> **Extract provided**:
begin
Like two days later I got what I didn't know was going to be the best phone call of my life. My cousin Jen, who I hadn't talked to in over a year called to check up on me. She asked me how I was and I was pretty honest, plus some other family member had talked to her about it too and she was worried about me. She put me on speaker phone and her and Chris opened a whole new world of possibilities for me. It was too much to fully comprehend at first, it took a while to sink it. They had offered me a place to live in their home, as long as I went back to school and babysat for them when they needed me to. They are truly life savers. But I took a few days to think it over. I called my mom and talked to her about it and she said that her and my aunt would come help me move all my stuff back home, so I called Jen back and accepted.
end
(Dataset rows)
begin
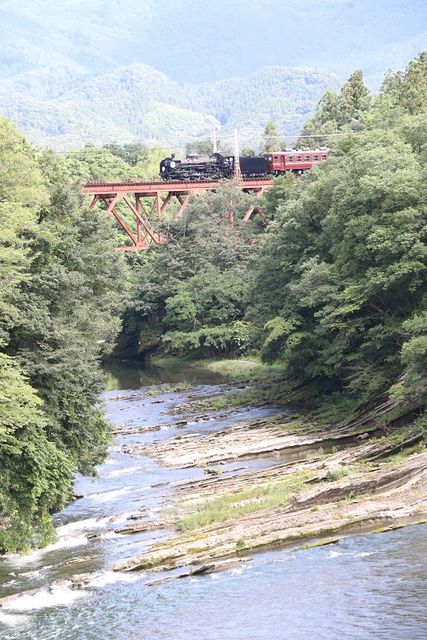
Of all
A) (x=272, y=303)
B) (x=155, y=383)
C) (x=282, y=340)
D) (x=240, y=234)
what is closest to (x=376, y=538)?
(x=282, y=340)

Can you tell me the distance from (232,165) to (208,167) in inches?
101

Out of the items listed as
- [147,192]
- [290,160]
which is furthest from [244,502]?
[290,160]

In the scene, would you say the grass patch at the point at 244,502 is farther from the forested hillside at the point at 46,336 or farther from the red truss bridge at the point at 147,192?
the red truss bridge at the point at 147,192

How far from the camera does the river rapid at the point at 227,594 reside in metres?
27.1

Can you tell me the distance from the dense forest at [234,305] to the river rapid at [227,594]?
2.28 m

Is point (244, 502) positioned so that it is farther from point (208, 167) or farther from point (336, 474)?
point (208, 167)

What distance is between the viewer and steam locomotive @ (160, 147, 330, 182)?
412 ft

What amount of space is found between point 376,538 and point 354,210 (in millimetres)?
28030

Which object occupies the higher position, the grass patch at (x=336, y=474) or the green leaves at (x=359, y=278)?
the green leaves at (x=359, y=278)

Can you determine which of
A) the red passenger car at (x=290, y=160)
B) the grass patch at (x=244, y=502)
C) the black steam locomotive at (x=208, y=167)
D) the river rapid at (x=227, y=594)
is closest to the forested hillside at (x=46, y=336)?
the river rapid at (x=227, y=594)

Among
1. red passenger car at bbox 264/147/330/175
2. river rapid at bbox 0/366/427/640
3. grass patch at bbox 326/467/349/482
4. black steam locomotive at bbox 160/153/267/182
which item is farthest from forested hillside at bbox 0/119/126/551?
red passenger car at bbox 264/147/330/175

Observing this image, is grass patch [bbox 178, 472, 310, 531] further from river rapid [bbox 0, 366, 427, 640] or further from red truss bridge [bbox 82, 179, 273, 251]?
red truss bridge [bbox 82, 179, 273, 251]

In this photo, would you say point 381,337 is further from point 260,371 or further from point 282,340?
point 260,371

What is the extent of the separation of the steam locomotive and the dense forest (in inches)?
1086
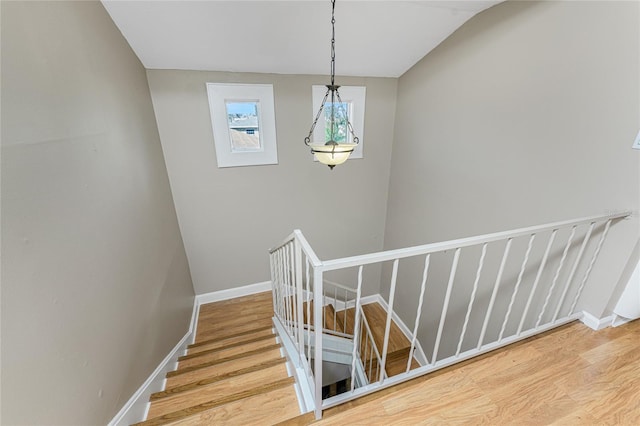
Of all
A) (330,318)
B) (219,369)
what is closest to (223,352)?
(219,369)

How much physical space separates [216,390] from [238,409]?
0.36 meters

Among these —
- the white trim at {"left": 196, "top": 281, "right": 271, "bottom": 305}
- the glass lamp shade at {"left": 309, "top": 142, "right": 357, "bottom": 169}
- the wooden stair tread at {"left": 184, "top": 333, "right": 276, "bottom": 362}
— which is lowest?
the white trim at {"left": 196, "top": 281, "right": 271, "bottom": 305}

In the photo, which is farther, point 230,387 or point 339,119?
point 339,119

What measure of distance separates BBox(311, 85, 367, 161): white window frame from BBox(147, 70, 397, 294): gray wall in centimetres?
7

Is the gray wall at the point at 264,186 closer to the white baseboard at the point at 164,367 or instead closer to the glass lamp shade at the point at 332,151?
the white baseboard at the point at 164,367

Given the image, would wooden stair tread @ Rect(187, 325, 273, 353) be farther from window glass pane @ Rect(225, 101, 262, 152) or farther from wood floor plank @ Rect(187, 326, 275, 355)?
window glass pane @ Rect(225, 101, 262, 152)

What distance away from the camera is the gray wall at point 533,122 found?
1.47 m

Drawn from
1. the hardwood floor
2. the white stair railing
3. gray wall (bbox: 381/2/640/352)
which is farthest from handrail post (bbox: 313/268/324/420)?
gray wall (bbox: 381/2/640/352)

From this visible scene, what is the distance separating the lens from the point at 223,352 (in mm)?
2424

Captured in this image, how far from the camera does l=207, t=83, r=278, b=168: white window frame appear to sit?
281 cm

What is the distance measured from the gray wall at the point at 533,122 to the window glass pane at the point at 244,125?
1955 millimetres

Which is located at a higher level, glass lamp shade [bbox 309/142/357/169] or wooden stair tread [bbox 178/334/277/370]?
glass lamp shade [bbox 309/142/357/169]

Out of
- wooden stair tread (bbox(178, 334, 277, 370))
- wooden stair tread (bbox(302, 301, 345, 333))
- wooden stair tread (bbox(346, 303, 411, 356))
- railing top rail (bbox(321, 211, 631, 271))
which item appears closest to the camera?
railing top rail (bbox(321, 211, 631, 271))

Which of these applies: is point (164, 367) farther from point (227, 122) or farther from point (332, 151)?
point (227, 122)
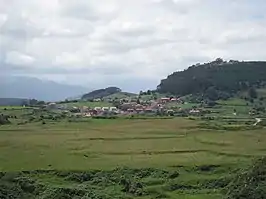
end
> **What is being asked**: Go on with the first-person account of the phone call offering a place to live, picking up after its final sentence.

> **Written response**:
I didn't tell Chad. Two days later after an outing with his family I told him I wasn't happy and I didn't think it was going to workout. What a mess. I was completely emotionless toward him at this point, as I would be to any person of the opposite sex for the next 8 months, I had had enough. He didn't take it well, I left him alone and went on a walk, and called his aunt who was still in town and her and his cousin came over. It was pouring rain so I got back from my walk and sat in their car with his aunt while his cousin talked to him. It was a hard situation at that point because I love his family, they still to this day are nothing but good to me. At least I got them out of that crazy relationship. He calmed down, promised not to do anything stupid and they thought it was alright to leave but to call them if I needed anything. We didn't really talk but he insisted on sleeping on the couch so I could have the bedroom, nicest thing he ever did. My mom and aunt picked me up the next day and 24 hours after that I was on my way to Chicago where I spent the next 8 months going to school and working and actually have some motivation in life that I hadn't had in awhile. It was a great move in life, but most things don't last forever.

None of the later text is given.